*DOCUMENT SECTION:*
<<<<

Payday loan fallout?

By Peter G. Miller
CTW Features

Question: A few years ago we ran into financial problems between jobs and got financing from a payday lender. After several loan extensions we were able to repay the debt. How will this impact our ability to buy a home?
Answer: Payday loans are a form of financing long associated with enormously high interest rates and very bad credit outcomes.
The payday loan market exists in large measure because consumers have shown a widespread inability to save. A large-scale study by GoBankingRates.com found that most people – 69 percent – have less than $1,000 in savings. In fact, the same study found 34 percent of those surveyed had no savings.
Such savings habits expose individuals to the mercies of the payday loan system in the event a child needs to visit to an emergency room, an engine light goes on or overtime hours do not come through. The need for cash is immediate while the availability of funds is not.
A 2013 study by the Consumer Financial Protection Bureau (CFPB) found the typical payday loan was for $392. In other words, individuals with just $400 in the bank can avoid payday lenders altogether.
The Pew Charitable Trusts found in 2014 payday loan interest rates reached as high as 547 percent in South Dakota. In response, voters in that state just overwhelmingly approved a 36-percent interest rate cap on payday and auto title loans. Given the success of the South Dakota effort such referendums may well spread to other states.
In terms of home buying and mortgages, payday loans raise several red flags for lenders.
First, the need for payday loans suggests limited or nonexistent savings and a lack of reserves.
Second, payday lenders typically do not report payments to credit reporting bureaus according to the CFPB, so if you make full and timely payments you don’t get good marks on your credit report. Alternatively, if you miss payments the loan may be turned over to a debt collector and then show up as a huge negative on your credit report.

>>>>

*BRIEF:* Print the column above on payday loans and home buying in full, with no changes.

[Extracted records]
<<<<

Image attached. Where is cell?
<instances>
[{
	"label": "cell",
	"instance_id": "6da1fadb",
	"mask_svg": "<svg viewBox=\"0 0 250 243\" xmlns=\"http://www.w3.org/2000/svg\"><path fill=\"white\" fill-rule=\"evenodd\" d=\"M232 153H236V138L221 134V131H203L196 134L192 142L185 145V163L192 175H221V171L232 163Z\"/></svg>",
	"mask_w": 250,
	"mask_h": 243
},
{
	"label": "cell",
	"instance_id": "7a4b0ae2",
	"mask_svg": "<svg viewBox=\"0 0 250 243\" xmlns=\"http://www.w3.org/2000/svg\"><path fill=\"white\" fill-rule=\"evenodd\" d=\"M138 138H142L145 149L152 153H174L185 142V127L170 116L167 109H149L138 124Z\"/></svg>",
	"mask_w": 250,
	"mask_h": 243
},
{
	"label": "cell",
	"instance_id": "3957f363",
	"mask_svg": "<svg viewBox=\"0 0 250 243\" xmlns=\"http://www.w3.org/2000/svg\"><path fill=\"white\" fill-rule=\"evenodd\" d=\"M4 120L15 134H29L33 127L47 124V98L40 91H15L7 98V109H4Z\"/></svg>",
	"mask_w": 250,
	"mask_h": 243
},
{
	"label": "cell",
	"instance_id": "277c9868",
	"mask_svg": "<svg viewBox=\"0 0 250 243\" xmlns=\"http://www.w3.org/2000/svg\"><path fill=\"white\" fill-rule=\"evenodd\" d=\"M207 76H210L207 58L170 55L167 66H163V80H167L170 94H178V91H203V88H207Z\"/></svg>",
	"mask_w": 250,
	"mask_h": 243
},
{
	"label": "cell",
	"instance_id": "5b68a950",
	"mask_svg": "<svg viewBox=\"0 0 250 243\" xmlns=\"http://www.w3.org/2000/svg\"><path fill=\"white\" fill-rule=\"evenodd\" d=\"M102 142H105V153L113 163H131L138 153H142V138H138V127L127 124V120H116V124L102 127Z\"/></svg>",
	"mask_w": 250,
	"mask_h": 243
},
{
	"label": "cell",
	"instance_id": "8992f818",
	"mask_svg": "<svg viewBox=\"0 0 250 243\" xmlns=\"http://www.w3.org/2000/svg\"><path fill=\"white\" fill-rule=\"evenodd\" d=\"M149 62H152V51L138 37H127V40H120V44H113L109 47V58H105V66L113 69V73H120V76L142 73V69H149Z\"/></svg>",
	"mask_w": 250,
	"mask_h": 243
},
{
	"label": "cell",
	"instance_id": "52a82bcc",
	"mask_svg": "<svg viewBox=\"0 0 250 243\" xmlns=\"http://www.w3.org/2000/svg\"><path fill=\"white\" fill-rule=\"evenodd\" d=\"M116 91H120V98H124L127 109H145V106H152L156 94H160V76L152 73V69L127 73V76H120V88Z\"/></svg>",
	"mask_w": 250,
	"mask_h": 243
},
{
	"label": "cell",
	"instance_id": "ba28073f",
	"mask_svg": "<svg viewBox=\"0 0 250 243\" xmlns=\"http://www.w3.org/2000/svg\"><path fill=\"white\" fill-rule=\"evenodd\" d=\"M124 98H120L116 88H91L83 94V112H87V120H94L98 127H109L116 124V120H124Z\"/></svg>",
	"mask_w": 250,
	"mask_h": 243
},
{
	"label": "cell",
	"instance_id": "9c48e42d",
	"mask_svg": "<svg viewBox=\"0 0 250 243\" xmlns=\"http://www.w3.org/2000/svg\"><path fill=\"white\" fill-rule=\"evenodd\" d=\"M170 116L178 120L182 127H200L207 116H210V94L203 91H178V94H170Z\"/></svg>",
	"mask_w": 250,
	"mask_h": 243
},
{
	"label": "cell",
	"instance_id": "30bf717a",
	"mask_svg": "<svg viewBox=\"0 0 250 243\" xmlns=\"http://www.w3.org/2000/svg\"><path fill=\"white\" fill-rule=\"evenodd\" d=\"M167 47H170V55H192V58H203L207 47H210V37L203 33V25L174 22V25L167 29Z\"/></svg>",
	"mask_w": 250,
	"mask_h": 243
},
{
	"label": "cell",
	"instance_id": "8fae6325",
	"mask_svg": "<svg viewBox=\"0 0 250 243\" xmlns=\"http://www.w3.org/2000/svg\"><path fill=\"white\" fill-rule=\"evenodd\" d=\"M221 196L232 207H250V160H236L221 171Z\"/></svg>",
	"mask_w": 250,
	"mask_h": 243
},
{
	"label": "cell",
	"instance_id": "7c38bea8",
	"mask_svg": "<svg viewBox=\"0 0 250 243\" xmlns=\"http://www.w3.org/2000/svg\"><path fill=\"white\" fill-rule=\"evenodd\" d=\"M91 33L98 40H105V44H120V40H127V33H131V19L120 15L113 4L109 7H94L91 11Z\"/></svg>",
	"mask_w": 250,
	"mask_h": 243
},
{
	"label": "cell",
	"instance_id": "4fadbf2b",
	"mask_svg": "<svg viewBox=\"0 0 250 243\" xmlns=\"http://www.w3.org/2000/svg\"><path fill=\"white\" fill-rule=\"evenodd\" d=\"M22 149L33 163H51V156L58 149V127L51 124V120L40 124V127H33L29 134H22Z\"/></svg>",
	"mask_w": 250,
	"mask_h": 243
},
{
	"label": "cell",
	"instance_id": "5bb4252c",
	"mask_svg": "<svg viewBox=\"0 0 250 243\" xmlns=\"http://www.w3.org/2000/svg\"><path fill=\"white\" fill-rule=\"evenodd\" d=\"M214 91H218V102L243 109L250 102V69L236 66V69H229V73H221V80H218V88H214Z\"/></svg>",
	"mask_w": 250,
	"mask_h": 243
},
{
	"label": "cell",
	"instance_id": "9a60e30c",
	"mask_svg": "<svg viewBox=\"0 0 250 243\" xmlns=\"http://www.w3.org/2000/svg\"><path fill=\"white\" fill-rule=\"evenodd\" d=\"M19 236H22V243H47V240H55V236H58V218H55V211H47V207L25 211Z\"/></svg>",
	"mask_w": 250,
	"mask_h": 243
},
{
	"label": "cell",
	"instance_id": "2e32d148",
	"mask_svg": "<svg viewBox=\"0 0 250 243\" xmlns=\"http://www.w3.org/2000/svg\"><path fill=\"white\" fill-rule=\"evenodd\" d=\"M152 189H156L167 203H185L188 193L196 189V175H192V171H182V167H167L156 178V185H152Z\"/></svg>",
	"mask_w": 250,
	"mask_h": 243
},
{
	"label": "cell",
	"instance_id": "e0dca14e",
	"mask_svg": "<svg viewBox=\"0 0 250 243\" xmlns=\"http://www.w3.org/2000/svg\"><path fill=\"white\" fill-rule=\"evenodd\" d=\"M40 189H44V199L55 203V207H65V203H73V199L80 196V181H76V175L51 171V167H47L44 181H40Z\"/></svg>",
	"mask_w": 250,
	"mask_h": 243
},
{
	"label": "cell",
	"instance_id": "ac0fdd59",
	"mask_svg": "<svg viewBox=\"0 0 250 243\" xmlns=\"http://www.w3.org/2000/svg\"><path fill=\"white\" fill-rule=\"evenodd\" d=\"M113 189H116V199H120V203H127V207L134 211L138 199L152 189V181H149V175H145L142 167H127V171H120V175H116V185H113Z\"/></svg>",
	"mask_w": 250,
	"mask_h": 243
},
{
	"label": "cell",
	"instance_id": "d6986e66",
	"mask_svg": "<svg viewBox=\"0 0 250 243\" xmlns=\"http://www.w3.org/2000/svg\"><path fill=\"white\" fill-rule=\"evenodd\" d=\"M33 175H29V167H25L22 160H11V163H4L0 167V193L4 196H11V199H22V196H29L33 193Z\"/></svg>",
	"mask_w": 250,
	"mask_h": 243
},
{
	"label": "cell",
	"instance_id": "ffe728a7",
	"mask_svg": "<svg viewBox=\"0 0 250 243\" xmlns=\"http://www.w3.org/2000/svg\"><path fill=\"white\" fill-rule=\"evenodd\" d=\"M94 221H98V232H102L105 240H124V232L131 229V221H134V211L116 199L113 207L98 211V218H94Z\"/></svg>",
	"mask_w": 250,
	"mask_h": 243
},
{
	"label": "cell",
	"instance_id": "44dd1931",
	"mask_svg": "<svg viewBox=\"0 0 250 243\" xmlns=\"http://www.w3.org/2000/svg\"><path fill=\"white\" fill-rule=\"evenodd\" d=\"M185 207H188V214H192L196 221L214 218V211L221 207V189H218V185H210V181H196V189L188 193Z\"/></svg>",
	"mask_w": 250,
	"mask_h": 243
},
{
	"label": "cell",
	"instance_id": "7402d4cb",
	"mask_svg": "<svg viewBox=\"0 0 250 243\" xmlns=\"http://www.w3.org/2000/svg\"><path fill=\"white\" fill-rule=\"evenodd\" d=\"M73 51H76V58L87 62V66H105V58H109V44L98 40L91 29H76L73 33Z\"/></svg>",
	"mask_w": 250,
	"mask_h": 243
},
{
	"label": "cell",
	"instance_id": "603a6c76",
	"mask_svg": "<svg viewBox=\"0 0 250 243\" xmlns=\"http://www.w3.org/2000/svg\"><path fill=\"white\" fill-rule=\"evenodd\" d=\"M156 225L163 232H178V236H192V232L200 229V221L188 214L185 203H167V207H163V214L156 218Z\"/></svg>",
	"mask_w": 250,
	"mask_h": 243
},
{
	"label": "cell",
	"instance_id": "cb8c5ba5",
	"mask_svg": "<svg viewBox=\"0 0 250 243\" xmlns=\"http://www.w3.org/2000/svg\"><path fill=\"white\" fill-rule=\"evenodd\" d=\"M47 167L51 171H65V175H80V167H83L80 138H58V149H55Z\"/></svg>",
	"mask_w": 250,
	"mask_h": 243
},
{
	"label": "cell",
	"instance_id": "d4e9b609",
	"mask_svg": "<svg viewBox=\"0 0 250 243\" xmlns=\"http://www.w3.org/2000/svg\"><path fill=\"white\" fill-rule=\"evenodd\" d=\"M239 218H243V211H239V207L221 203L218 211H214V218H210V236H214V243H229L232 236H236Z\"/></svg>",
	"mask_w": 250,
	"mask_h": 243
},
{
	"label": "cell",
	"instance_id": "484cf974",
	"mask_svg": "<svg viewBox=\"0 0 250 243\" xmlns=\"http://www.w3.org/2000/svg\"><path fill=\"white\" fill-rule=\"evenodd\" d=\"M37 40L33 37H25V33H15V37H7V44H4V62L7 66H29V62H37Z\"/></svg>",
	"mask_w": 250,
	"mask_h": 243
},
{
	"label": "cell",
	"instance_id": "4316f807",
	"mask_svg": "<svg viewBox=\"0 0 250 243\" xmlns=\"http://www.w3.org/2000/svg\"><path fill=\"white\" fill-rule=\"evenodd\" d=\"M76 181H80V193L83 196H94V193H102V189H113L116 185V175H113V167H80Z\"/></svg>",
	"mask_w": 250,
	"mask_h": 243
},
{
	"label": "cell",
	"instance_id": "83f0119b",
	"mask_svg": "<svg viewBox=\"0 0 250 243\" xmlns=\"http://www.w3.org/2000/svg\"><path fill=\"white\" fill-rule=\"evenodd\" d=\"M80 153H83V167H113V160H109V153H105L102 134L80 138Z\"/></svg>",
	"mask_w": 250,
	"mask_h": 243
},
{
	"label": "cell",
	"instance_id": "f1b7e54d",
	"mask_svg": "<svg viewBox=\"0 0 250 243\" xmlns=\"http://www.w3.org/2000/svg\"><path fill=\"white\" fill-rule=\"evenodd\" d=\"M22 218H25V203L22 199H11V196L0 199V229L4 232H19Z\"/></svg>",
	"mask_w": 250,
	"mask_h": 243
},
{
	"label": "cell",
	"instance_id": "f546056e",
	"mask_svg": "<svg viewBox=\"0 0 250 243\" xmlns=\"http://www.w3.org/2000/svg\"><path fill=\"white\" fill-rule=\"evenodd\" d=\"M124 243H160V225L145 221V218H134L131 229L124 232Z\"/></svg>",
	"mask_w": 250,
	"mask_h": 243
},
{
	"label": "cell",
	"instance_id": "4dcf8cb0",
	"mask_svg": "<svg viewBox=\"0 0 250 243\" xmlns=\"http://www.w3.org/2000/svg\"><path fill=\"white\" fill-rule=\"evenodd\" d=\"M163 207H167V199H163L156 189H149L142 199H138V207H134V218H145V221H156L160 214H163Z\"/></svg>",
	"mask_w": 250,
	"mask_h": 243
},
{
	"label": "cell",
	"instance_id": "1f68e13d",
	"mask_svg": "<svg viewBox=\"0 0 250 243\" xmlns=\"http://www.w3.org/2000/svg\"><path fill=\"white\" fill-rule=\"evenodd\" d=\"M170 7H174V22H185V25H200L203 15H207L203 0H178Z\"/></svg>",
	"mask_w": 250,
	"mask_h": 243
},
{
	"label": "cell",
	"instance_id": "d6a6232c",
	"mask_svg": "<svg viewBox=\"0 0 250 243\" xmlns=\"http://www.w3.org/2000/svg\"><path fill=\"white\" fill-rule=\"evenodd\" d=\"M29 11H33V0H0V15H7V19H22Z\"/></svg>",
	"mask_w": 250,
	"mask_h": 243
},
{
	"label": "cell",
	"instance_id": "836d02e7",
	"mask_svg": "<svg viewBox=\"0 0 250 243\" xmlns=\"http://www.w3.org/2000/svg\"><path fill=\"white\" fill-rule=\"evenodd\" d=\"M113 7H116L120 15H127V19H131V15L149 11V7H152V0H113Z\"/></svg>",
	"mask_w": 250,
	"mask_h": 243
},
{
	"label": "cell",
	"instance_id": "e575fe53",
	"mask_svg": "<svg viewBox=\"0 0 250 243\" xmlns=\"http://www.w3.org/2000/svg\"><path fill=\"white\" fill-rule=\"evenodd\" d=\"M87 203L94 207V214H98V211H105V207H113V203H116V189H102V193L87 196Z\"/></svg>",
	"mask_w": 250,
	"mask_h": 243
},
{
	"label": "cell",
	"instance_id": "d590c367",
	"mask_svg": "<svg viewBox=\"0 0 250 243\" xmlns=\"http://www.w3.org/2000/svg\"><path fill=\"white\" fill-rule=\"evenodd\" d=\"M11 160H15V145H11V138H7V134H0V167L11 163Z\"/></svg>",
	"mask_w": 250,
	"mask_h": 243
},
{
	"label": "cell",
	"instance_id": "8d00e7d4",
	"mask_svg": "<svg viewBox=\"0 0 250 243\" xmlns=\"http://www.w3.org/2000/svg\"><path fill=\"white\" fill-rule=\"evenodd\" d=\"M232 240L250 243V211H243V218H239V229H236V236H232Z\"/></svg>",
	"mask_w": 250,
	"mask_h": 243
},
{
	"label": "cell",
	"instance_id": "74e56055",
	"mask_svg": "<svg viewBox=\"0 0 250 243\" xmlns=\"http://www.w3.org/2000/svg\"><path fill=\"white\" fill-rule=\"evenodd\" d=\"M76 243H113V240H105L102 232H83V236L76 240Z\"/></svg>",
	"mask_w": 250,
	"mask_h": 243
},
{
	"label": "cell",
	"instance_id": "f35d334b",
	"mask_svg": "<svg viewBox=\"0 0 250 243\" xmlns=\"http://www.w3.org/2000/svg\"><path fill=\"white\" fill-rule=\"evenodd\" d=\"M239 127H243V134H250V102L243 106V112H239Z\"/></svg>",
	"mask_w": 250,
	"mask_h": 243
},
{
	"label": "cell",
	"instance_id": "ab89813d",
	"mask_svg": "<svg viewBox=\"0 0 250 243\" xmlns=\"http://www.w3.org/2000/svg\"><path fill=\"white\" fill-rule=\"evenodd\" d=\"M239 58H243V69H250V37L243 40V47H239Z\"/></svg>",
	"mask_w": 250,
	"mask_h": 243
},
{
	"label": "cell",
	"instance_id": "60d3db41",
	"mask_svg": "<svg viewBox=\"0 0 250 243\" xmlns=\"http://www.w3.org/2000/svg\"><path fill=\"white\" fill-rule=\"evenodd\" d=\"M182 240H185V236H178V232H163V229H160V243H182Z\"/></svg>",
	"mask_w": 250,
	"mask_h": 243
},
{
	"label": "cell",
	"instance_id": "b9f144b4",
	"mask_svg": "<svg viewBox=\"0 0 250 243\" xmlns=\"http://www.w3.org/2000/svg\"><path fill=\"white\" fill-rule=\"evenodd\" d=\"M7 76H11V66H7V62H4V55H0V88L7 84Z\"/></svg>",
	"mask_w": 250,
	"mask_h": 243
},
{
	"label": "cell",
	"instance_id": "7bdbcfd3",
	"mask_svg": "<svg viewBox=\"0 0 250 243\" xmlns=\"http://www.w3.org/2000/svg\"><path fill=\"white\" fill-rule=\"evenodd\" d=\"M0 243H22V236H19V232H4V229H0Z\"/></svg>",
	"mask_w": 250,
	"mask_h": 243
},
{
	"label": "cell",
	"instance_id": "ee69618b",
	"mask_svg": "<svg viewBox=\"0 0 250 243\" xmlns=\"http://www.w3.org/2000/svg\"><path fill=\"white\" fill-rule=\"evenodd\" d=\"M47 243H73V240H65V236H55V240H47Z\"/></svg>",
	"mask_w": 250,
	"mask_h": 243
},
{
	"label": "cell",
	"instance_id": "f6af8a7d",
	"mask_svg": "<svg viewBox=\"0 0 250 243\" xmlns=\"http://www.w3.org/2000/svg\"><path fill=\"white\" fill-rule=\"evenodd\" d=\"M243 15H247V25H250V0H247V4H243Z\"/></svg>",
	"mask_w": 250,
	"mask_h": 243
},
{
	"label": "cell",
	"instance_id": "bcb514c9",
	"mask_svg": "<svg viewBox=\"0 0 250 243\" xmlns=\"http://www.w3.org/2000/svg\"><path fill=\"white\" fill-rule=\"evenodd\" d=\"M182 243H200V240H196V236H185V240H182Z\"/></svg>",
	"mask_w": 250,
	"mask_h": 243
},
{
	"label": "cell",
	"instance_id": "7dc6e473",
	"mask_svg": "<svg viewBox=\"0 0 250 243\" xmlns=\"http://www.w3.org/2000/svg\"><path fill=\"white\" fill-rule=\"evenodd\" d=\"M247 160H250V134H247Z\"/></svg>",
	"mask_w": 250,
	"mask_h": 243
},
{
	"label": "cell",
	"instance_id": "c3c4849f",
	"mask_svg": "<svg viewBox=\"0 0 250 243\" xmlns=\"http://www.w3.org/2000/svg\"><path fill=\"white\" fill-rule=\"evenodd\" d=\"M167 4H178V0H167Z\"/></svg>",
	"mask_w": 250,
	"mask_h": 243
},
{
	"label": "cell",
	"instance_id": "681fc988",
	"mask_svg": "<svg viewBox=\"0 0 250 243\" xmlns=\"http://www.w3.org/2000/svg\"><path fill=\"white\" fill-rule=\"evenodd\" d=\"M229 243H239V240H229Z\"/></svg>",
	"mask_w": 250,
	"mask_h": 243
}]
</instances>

>>>>

*RESPONSE TO THIS TASK:*
Payday loan fallout?

By Peter G. Miller
CTW Features

Question: A few years ago we ran into financial problems between jobs and got financing from a payday lender. After several loan extensions we were able to repay the debt. How will this impact our ability to buy a home?
Answer: Payday loans are a form of financing long associated with enormously high interest rates and very bad credit outcomes.
The payday loan market exists in large measure because consumers have shown a widespread inability to save. A large-scale study by GoBankingRates.com found that most people – 69 percent – have less than $1,000 in savings. In fact, the same study found 34 percent of those surveyed had no savings.
Such savings habits expose individuals to the mercies of the payday loan system in the event a child needs to visit to an emergency room, an engine light goes on or overtime hours do not come through. The need for cash is immediate while the availability of funds is not.
A 2013 study by the Consumer Financial Protection Bureau (CFPB) found the typical payday loan was for $392. In other words, individuals with just $400 in the bank can avoid payday lenders altogether.
The Pew Charitable Trusts found in 2014 payday loan interest rates reached as high as 547 percent in South Dakota. In response, voters in that state just overwhelmingly approved a 36-percent interest rate cap on payday and auto title loans. Given the success of the South Dakota effort such referendums may well spread to other states.
In terms of home buying and mortgages, payday loans raise several red flags for lenders.
First, the need for payday loans suggests limited or nonexistent savings and a lack of reserves.
Second, payday lenders typically do not report payments to credit reporting bureaus according to the CFPB, so if you make full and timely payments you don’t get good marks on your credit report. Alternatively, if you miss payments the loan may be turned over to a debt collector and then show up as a huge negative on your credit report.